I’d added another while walking with Haley. I’d been reminded somehow of my grandfather speculating about what caused Red Lightning to go bad. He’d theorized at different times that it might have been the Impregnator, a combination of the Impregnator and something in Giles Hardwick’s mental makeup, or possibly the combination of Power Elixir and the Impregnator.
They’d fought someone that night, and Giles had used it. He’d undoubtedly had it in his system when he sat down in the chair.
Grandpa had wondered for years afterward if waiting another day would have made the difference.
Given that Vaughn had never used power juice, and that so far he hadn’t shown any sign of wanting to take over the world, Grandpa’s theory had one point in its favor.
If they really were going to have the Impregnator ready in a week, I didn’t have time to waste. I needed to go find Sean and tell him to dry out and get the remnants of the juice out of his system before getting treated.
I couldn’t say I really wanted to help him, but in a purely practical sense, Grand Lake didn’t need a group of megalomaniacs running around.
I might have gone right then, except that Daniel and I usually did something on Saturday night, and I knew he’d be dropping by around seven.
He did — almost exactly at seven.
My mom let him in, and I heard him walk up the stairs after he asked her how she was doing.
Daniel did stuff like that. It was like he was seventeen going on forty. On the bright side, he was one of those friends that parents always seemed to approve of.
When he did come up, I told him about the meeting the night before, and what Haley and I had done during the afternoon, skipping the parts that were none of his business. He probably caught a few of those from my thoughts anyway.

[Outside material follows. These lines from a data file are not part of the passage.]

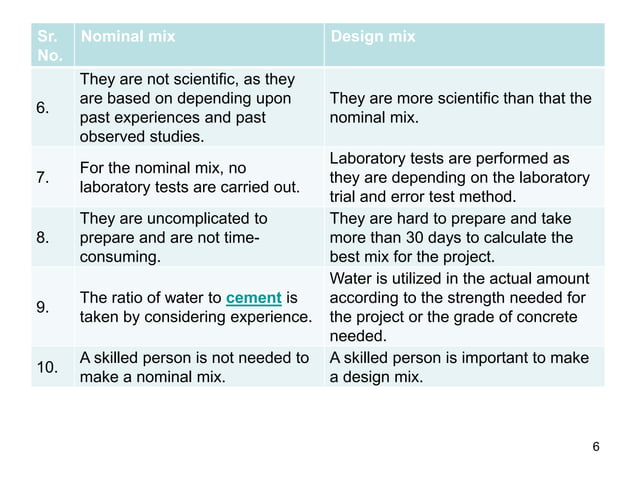 | Sr. No. | Nominal mix | Design mix |
|---|---|---|
| 6. | They are not scientific, as they are based on depending upon past experiences and past observed studies. | They are more scientific than that the nominal mix. |
| 7. | For the nominal mix, no laboratory tests are carried out. | Laboratory tests are performed as they are depending on the laboratory trial and error test method. |
| 8. | They are uncomplicated to prepare and are not time-consuming. | They are hard to prepare and take more than 30 days to calculate the best mix for the project. |
| 9. | The ratio of water to cement is taken by considering experience. | Water is utilized in the actual amount according to the strength needed for the project or the grade of concrete needed. |
| 10. | A skilled person is not needed to make a nominal mix. | A skilled person is important to make a design mix. |

6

“Let’s do it tonight,” he said. “I’m sure you’re not going to want to talk to him any more tomorrow than you are today, and I bet I can find him faster than you would alone.”
“I’d kind of imagined doing something like hanging out, or playing video games, or… something that might actually be fun.”
“I’m sure we won’t end up looking for him all night.”
“Did you ever notice that once we get into costume we end up staying in costume? Once I put the Rocket suit on, we’re pretty much doomed to run into the latest bunch of psychotics who decided that they need to murder half the city.”
“Let’s go, Nick. You know you’ve already decided I’m right.”
I could have argued with him, but what was the point?